AI agents are highly promising in science as a whole and can raise the standard for precision and efficiency in research through the combination of FM capabilities and the agentic ability to interact with the environment autonomously. A recent innovation, the model context protocol (MCP), looks to increase efficiency even beyond that of AI agents alone. AI systems can sometimes experience data isolation, lacking the information required to perform at a high level. MCP addresses this by standardizing the way AI models connect to data sources, providing a baseline for communication between FMs and agents, for instance [
41]. Through MCP, efficiency increases even further as FMs and AI agents can exchange information via MCP to facilitate individual tasks and achieve broader goals with enhanced precision and timeliness [
41]. The communication standardization provided by MCP underscores the promising ability for agentic AI and FMs to spearhead great impacts in the analysis of spatial studies. Not only does efficiency increase with MCP, but it also facilitates cross-technology communication, enabling more in-depth analysis of molecular and cellular interactions at both microscopic and macroscopic levels that could increase confidence in diagnostic-related decisions.

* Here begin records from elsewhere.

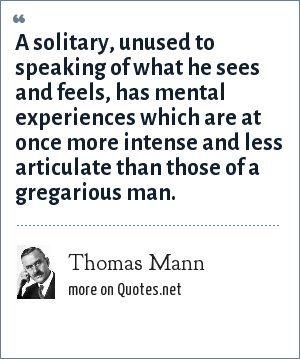 Thomas Mann: A solitary, unused to speaking of what he sees and feels, has mental experiences which are at once more intense and less articulate than those of a gregarious man.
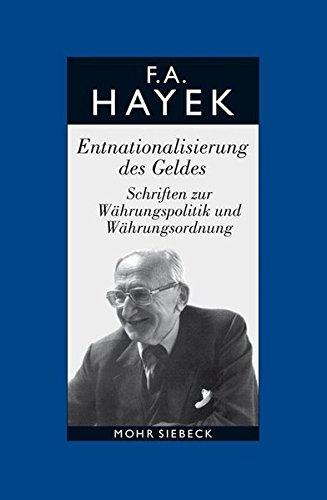 Gesammelte Schriften in deutscher Sprache: Abt. A Band 3: Entnationalisierung des Geldes. Schriften zur Währungspolitik und Währungsordnung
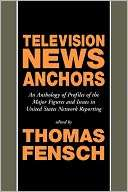 Television News Anchors Thomas Fensch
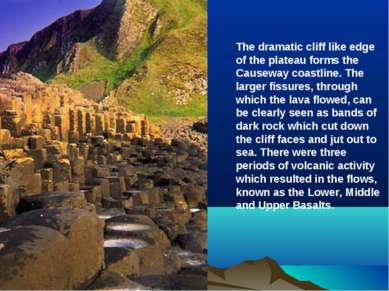 The dramatic cliff like edge of the plateau forms the Causeway coastline. The...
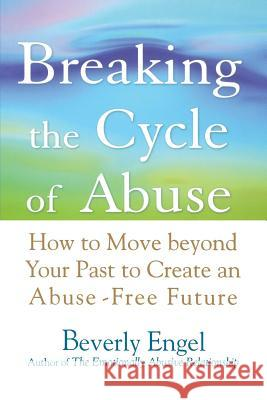 Breaking the Cycle of Abuse: How to Move Beyond Your Past to Create an Abuse-Free Future Beverly Engel 9780471740599 John Wiley & Sons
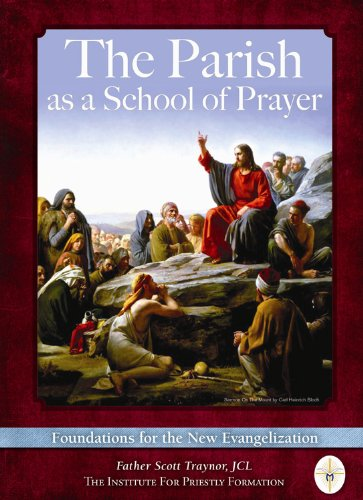 The Parish as a School of Prayer: Foundations for the New Evangelization: Father Scott Traynor, JCL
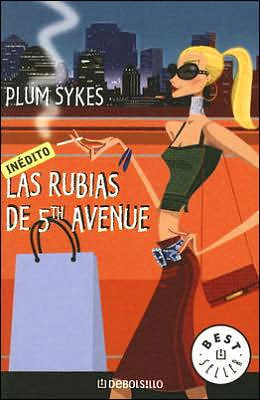 Las rubias de 5th Avenue (Bergdorf Blondes)
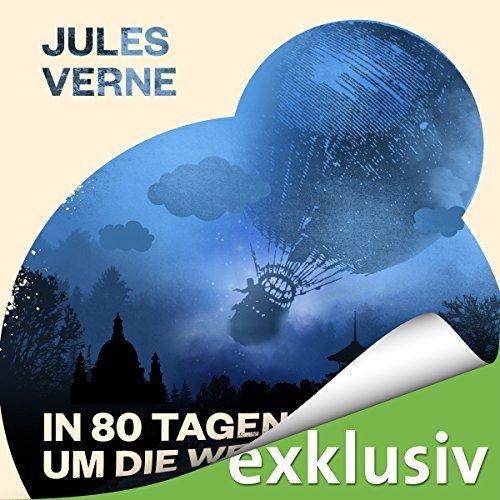 Hörbücher Jules Verne - In 80 Tagen um die Welt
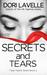 Secrets and Tears
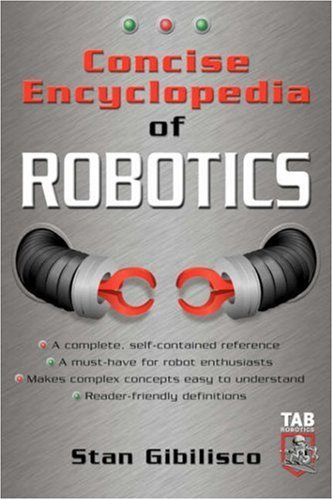 Concise Encyclopedia of Robotics 9780071410106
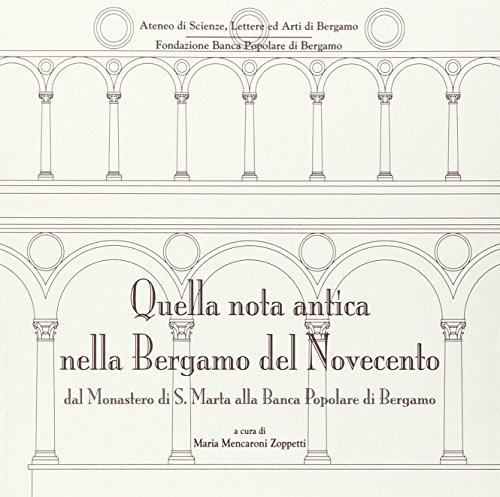 Quella nota antica nella Bergamo del Novecento. Dal Monastero di S. Marta alla Banca Popolare di ...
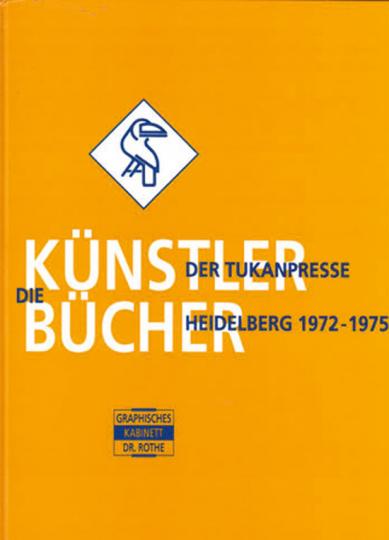 Die Künstlerbücher der Tukanpresse Heidelberg 1972-1975.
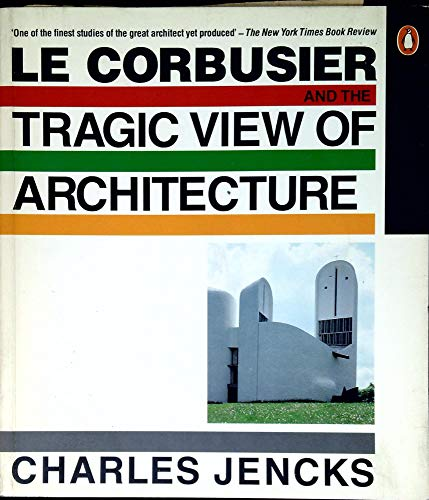 9780140100723: Le Corbusier and the Tragic View of Architecture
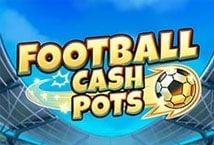 Football Cash Pots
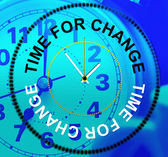 Time For Change Shows Reform Rethink And Changing — 图库照片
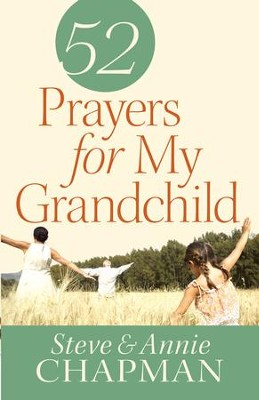 52 Prayers for My Grandchild - eBook  -     By: Steve Chapman, Annie Chapman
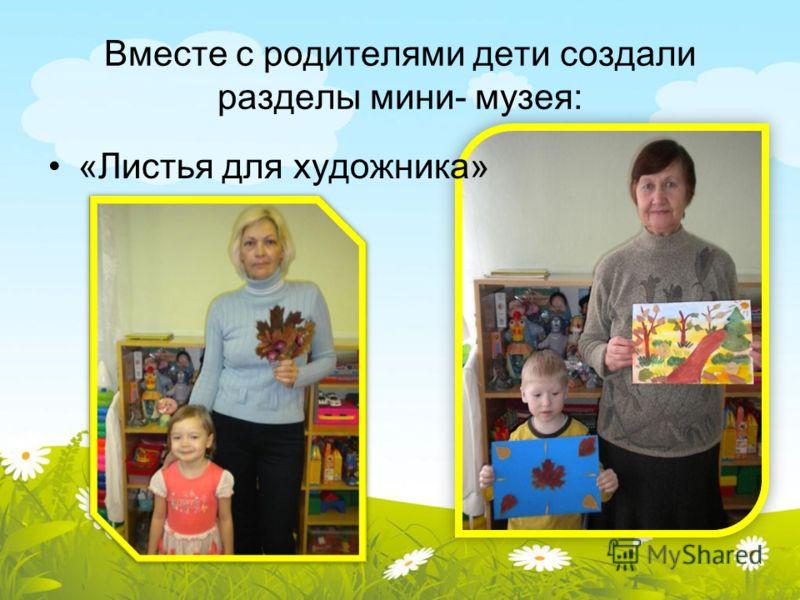Вместе с родителями дети создали разделы мини- музея: «Листья для художника»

That said, for agents to reach their full potential, they must overcome certain limitations; as discussed, agents can sometimes depend largely on FMs such as LLMs, which do not always ensure high-level or reliable performance. Furthermore, missing information in datasets can result in lackluster agent performance [
42]. Nonetheless, agentic AI shows the potential to enhance many aspects of spatial studies, using spatial information to potentially improve disease diagnosis, disease prognosis, treatment response prediction, and other vital tasks. AI agents, FMs, and MCPs can play a valuable role in future spatial information analysis.